Par ailleurs, le retour sur investissement d’une bonne communication, bien menée, se déroule également sur du long terme (jusqu’à 24 mois). Il faut également avoir un service commercial qui puisse absorber les demandes que vous allez pouvoir générer de cette façon.

La communication est évidemment un canal essentiel qu’il faut traiter, mais elle ne sera jamais suffisante pour transformer des affaires, ou faire de la chasse ciblée sur des segments de marché particuliers.

5. Ne pas prendre en compte le cycle de vente

On finit par une 5e erreur, sans doute la plus grave, car certaines entreprises que j’ai rencontrées se sont plantées parce qu’elles n’ont pas pris en compte leur cycle de vente. Plus particulièrement sur la vente complexe. Celle-ci peut être de 18 mois jusqu’à 5 ans. Penser que les clients vont acheter la solution tout de suite, même s’ils sont intéressés, est une erreur, car c’est rarement le cas, plus particulièrement dans les grands comptes.

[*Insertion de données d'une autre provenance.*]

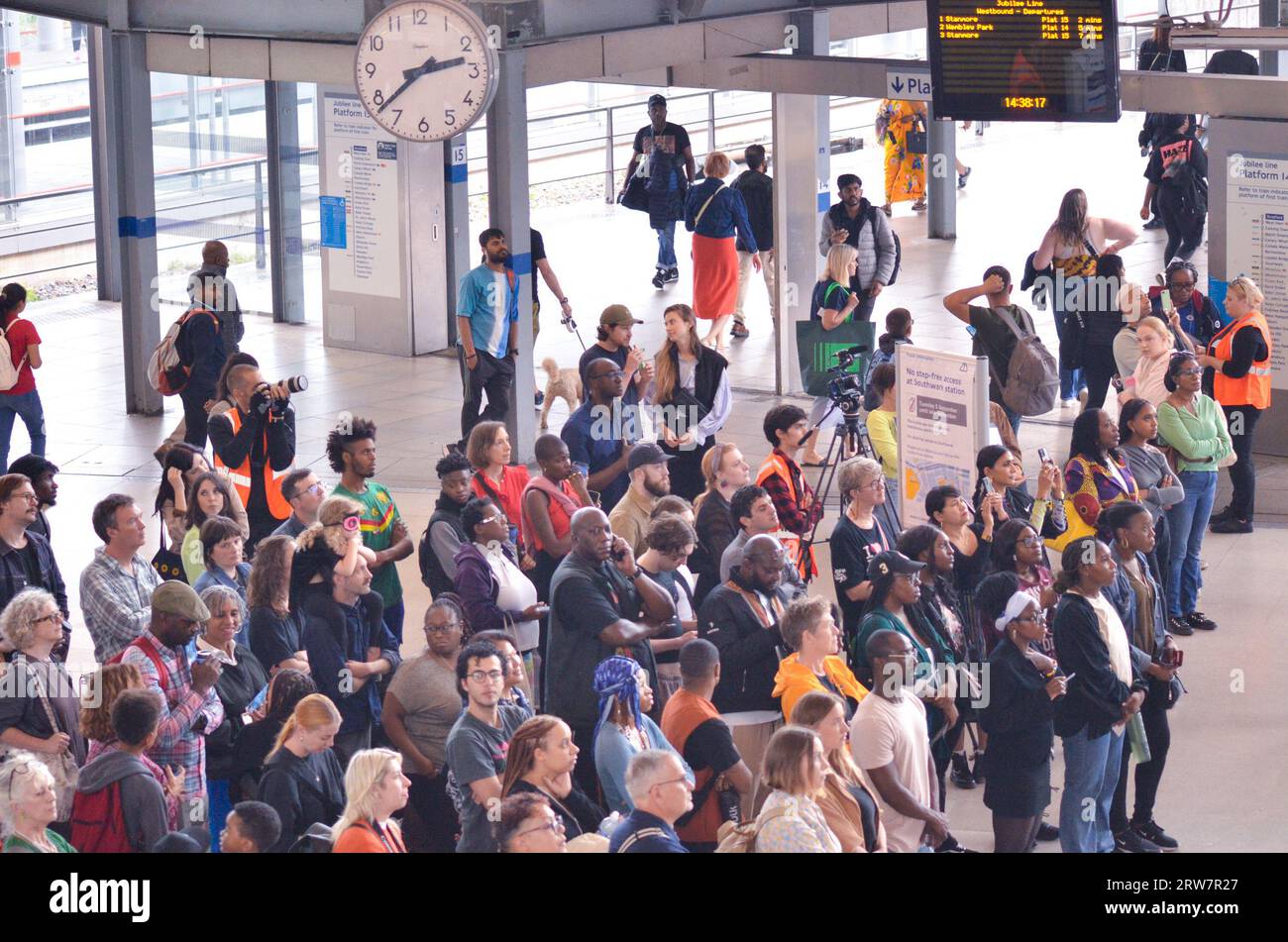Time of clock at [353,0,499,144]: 2:38
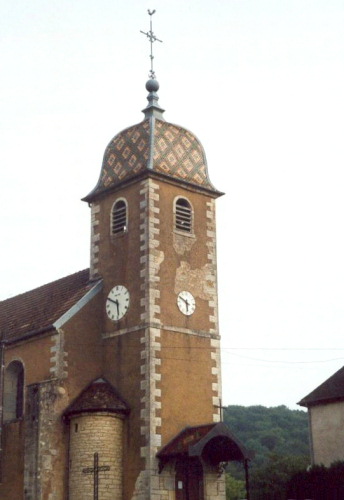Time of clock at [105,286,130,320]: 5:49
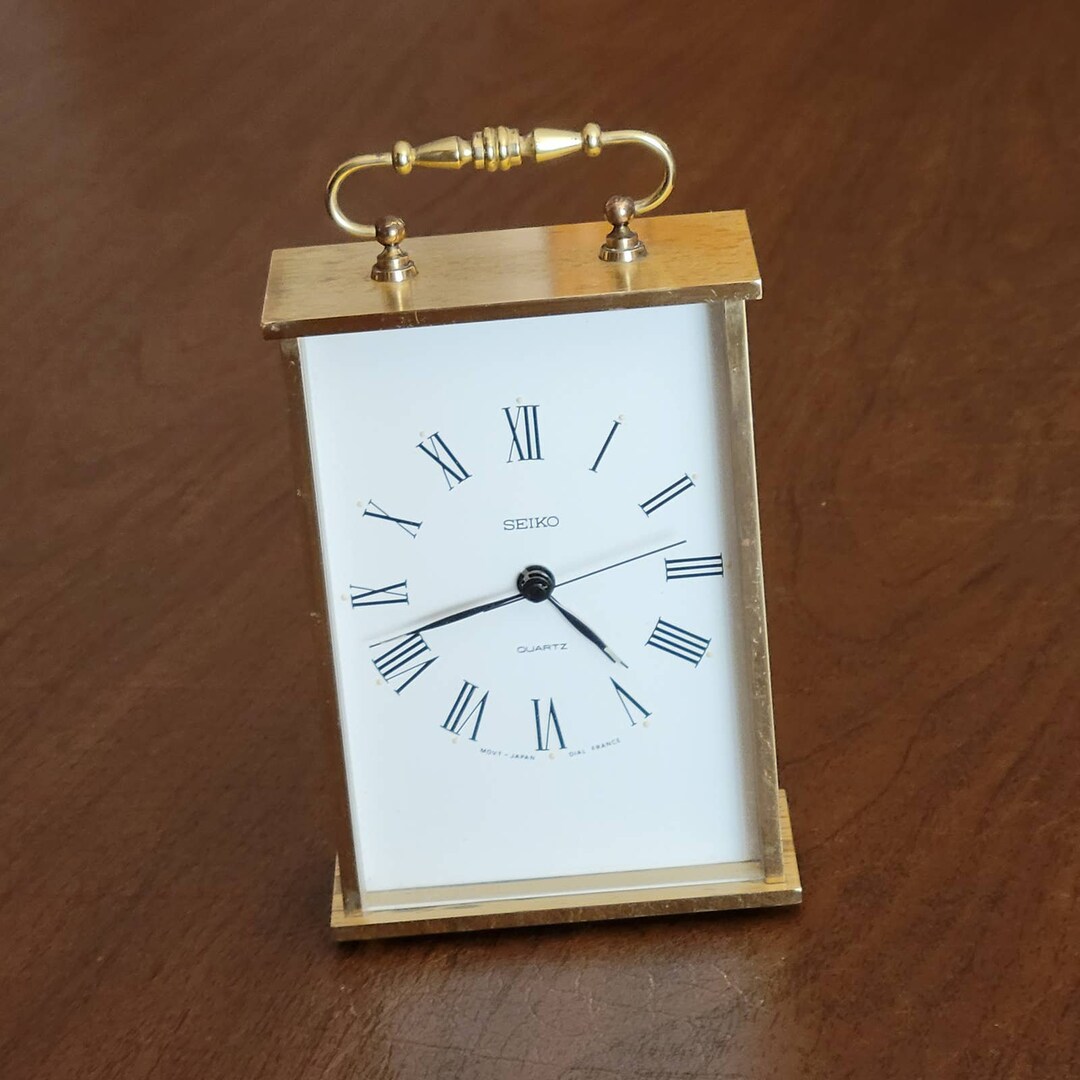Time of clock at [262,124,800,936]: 4:41
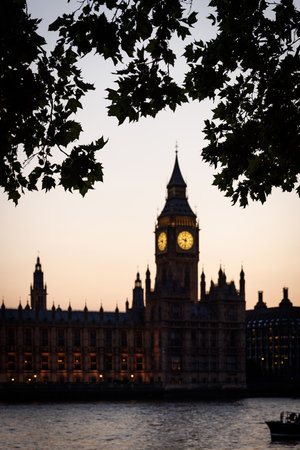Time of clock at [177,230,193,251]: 9:32
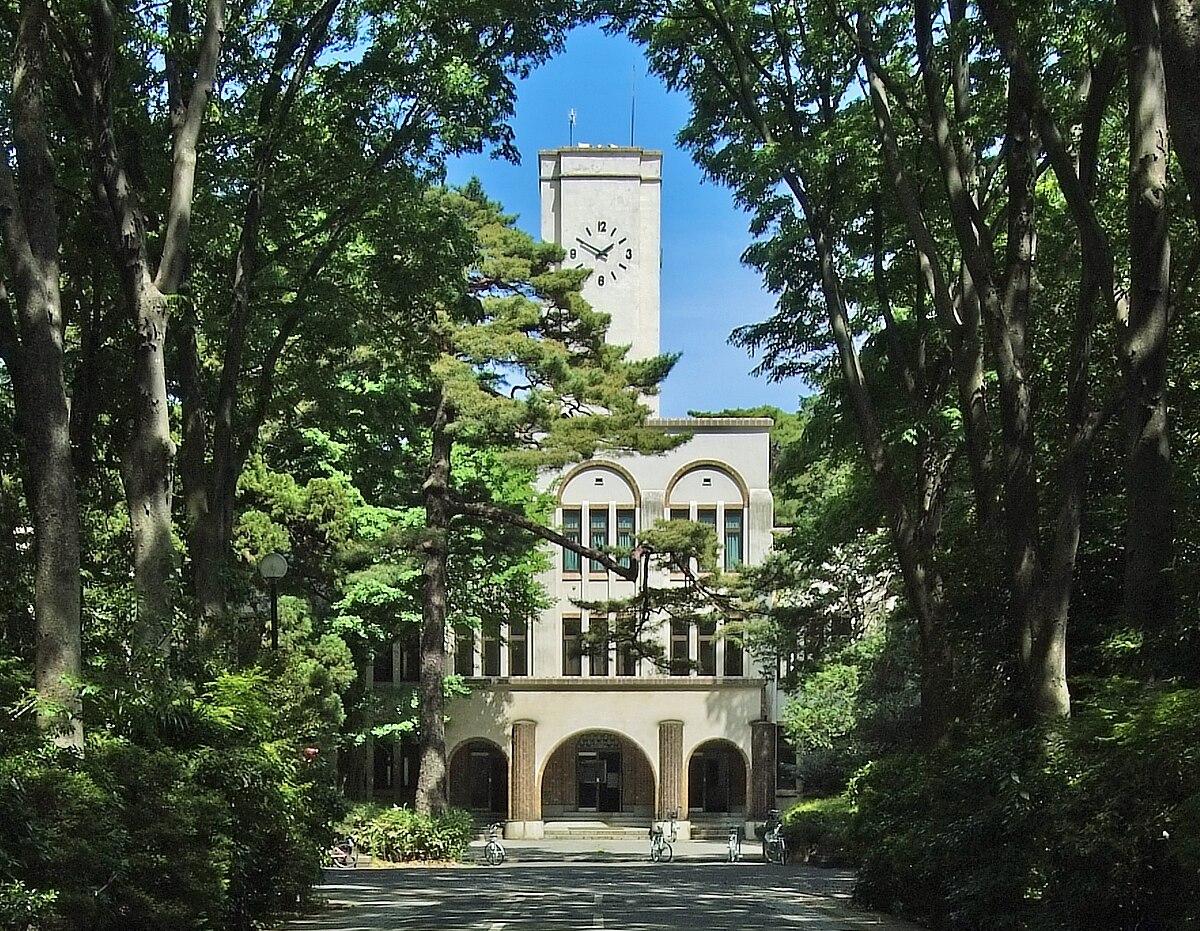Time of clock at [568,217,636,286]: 1:50
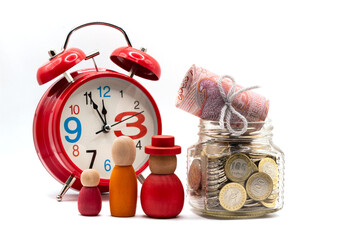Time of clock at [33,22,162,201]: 11:55
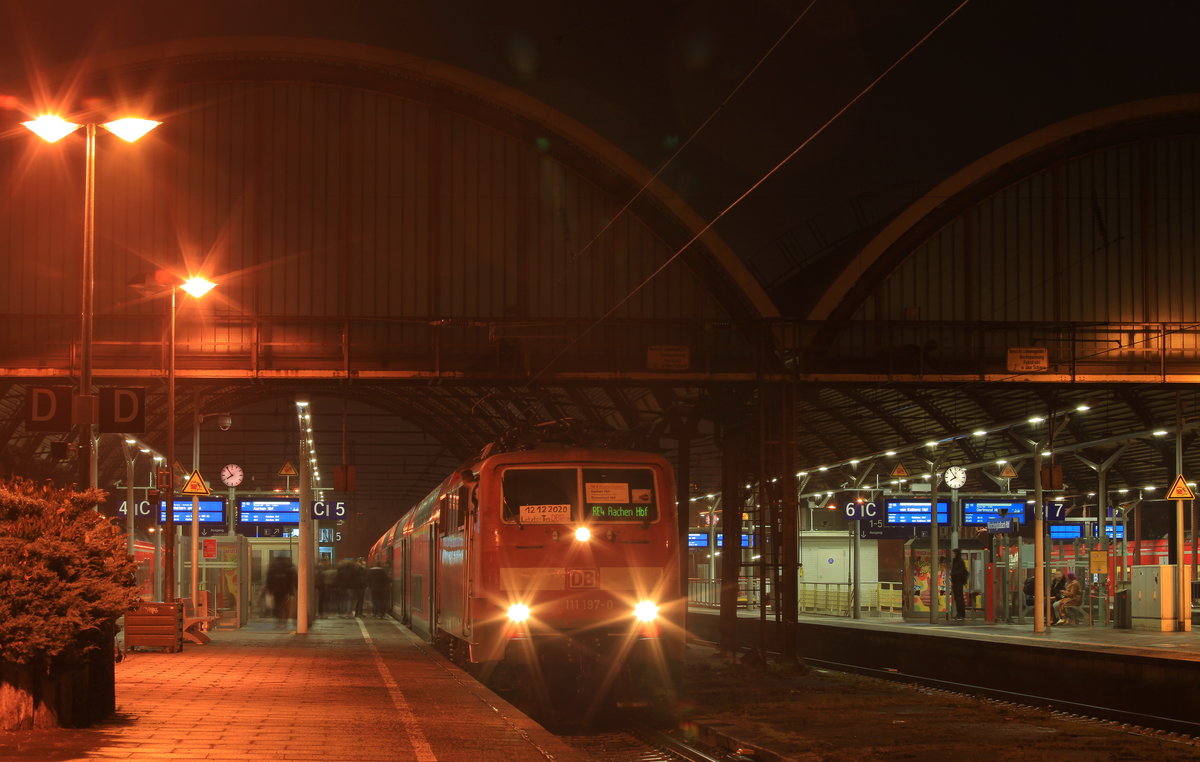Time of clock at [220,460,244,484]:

Vous devez avoir une vision de votre cycle de contact et de votre cycle de vente. Je fais la différence entre les deux. Le cycle de contact constitue le moment entre le 1er appel et le 1er rendez-vous. Le cycle de vente constitue le moment entre le 1er rendez-vous et la signature. Prendre la totalité de ce cycle global est hyper important de manière à obtenir la réalité de la durée de vos ventes. À partir de cela vous saurez également votre besoin en trésorerie et l’investissement commercial à mener.

Bien souvent les entreprises le sous-dimensionnent parce que les premiers clients sont venus par du réseau ou des connaissances, et donc les cycles de vente ont été rapides. Mais ceux-si se sont radicalement rallongés lorsqu’il a fallu aller chercher des personnes qu’elles ne connaissaient pas, hors réseau. Tout le prévisionnel qui avait été fait à l’origine ne tenait alors plus la route, et les besoins de trésorerie n’étaient pas là.

En traitant ces 5 points, vous êtes quasiment sûrs de générer des prospects à court terme, de maîtriser votre cycle de vente, de générer des leads de manière régulière, et surtout de compléter les autres actions que vous allez pouvoir mener afin de créer des synergies entre elles et donc maximiser votre effort commercial et marketing.